* **Exercise prompt**
Convert the listing into a JSON list of strings, one string per line with blank lines omitted, and leave the pictures out of your answer.

------------------------------------------------

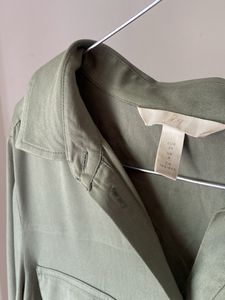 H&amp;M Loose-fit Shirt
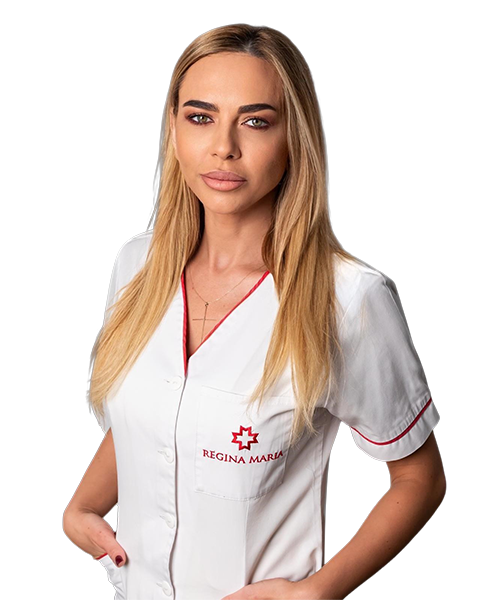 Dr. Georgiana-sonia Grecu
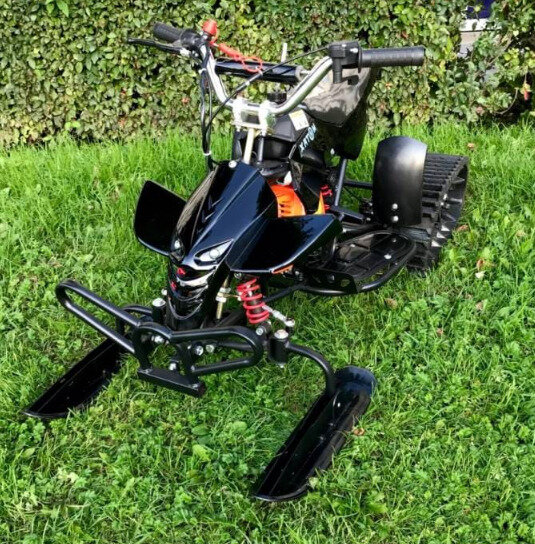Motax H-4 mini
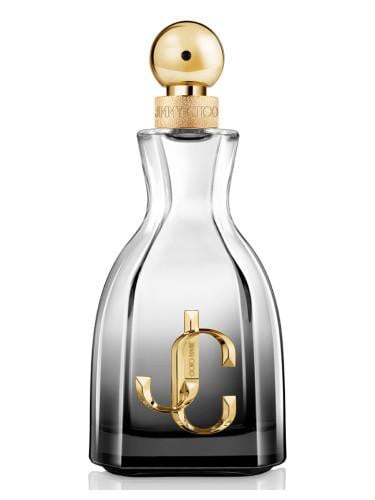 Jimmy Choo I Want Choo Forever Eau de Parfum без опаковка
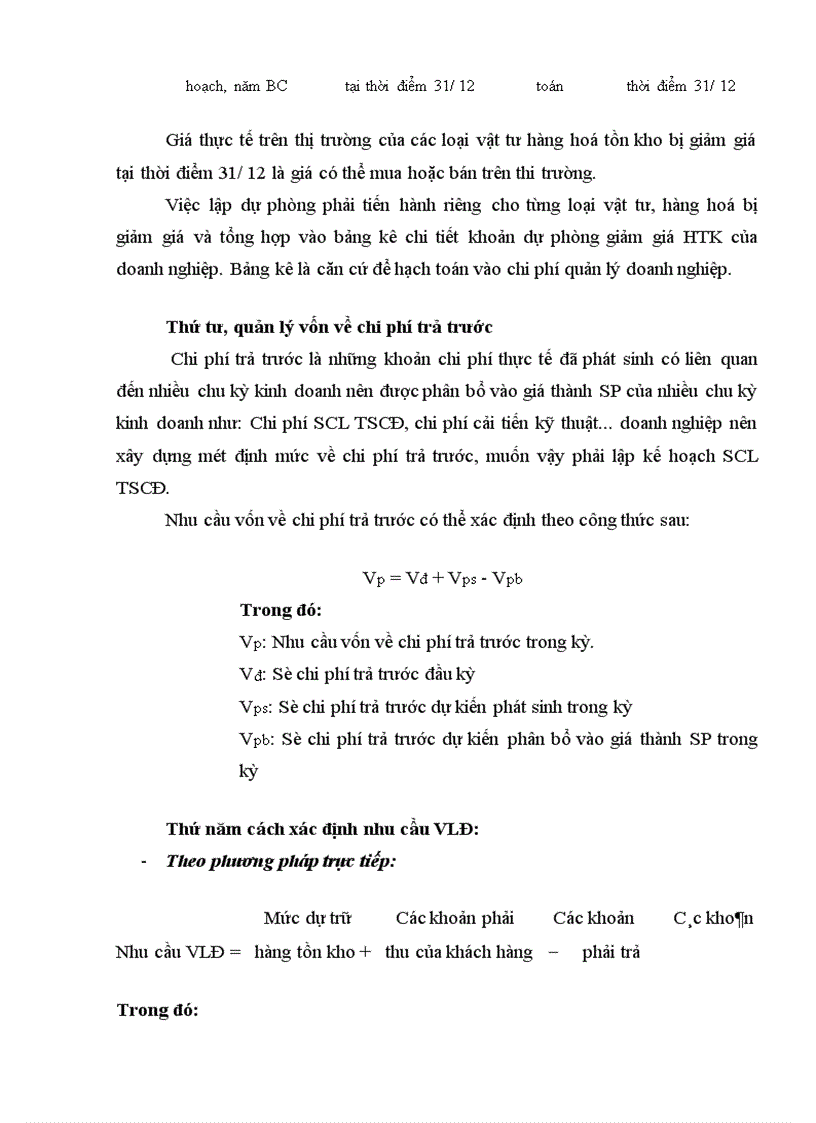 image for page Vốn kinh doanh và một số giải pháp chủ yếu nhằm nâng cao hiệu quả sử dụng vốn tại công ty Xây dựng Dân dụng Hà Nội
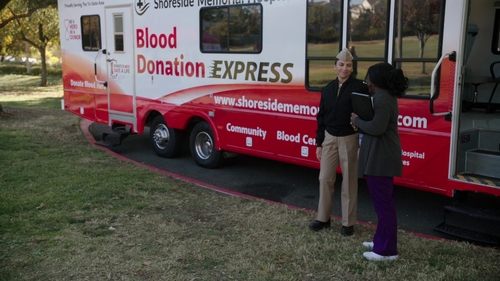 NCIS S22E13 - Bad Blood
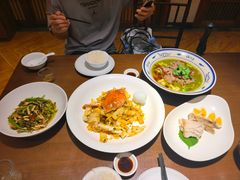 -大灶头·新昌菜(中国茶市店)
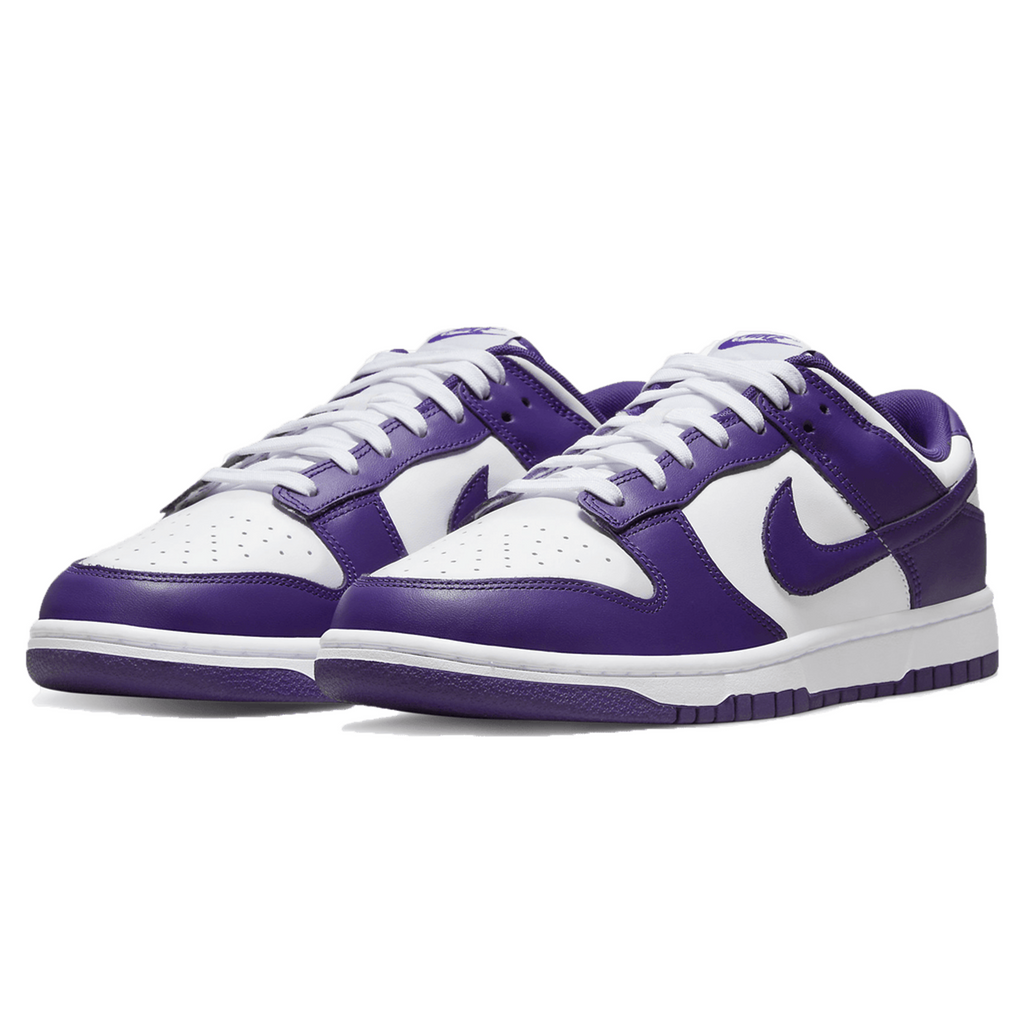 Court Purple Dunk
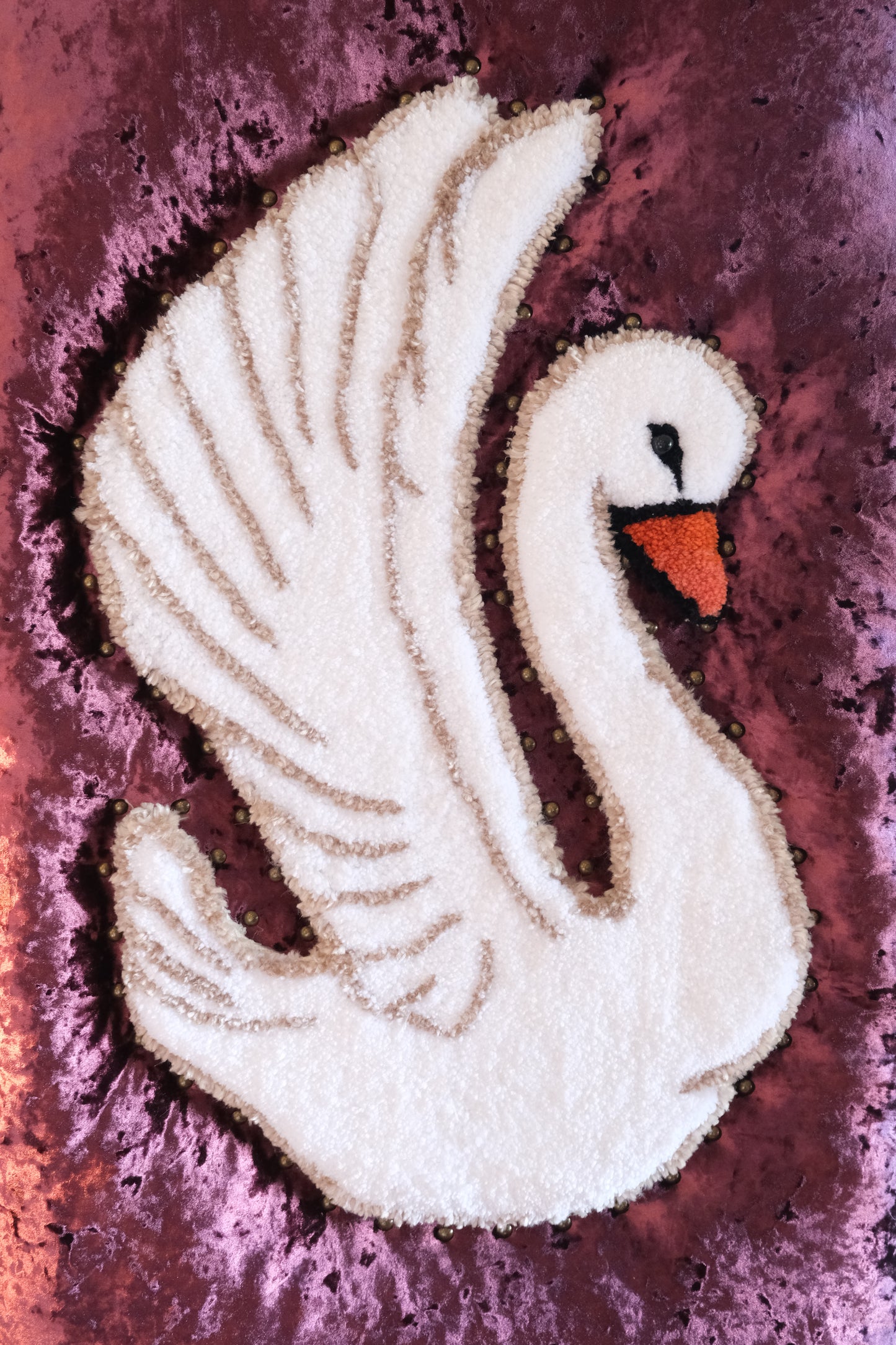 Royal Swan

------------------------------------------------

* **Answer section**
[
  " H&amp;M Loose-fit Shirt",
  " Dr. Georgiana-sonia Grecu",
  "Motax H-4 mini",
  " Jimmy Choo I Want Choo Forever Eau de Parfum без опаковка",
  " image for page Vốn kinh doanh và một số giải pháp chủ yếu nhằm nâng cao hiệu quả sử dụng vốn tại công ty Xây dựng Dân dụng Hà Nội",
  " NCIS S22E13 - Bad Blood",
  " -大灶头·新昌菜(中国茶市店)",
  " Court Purple Dunk",
  " Royal Swan"
]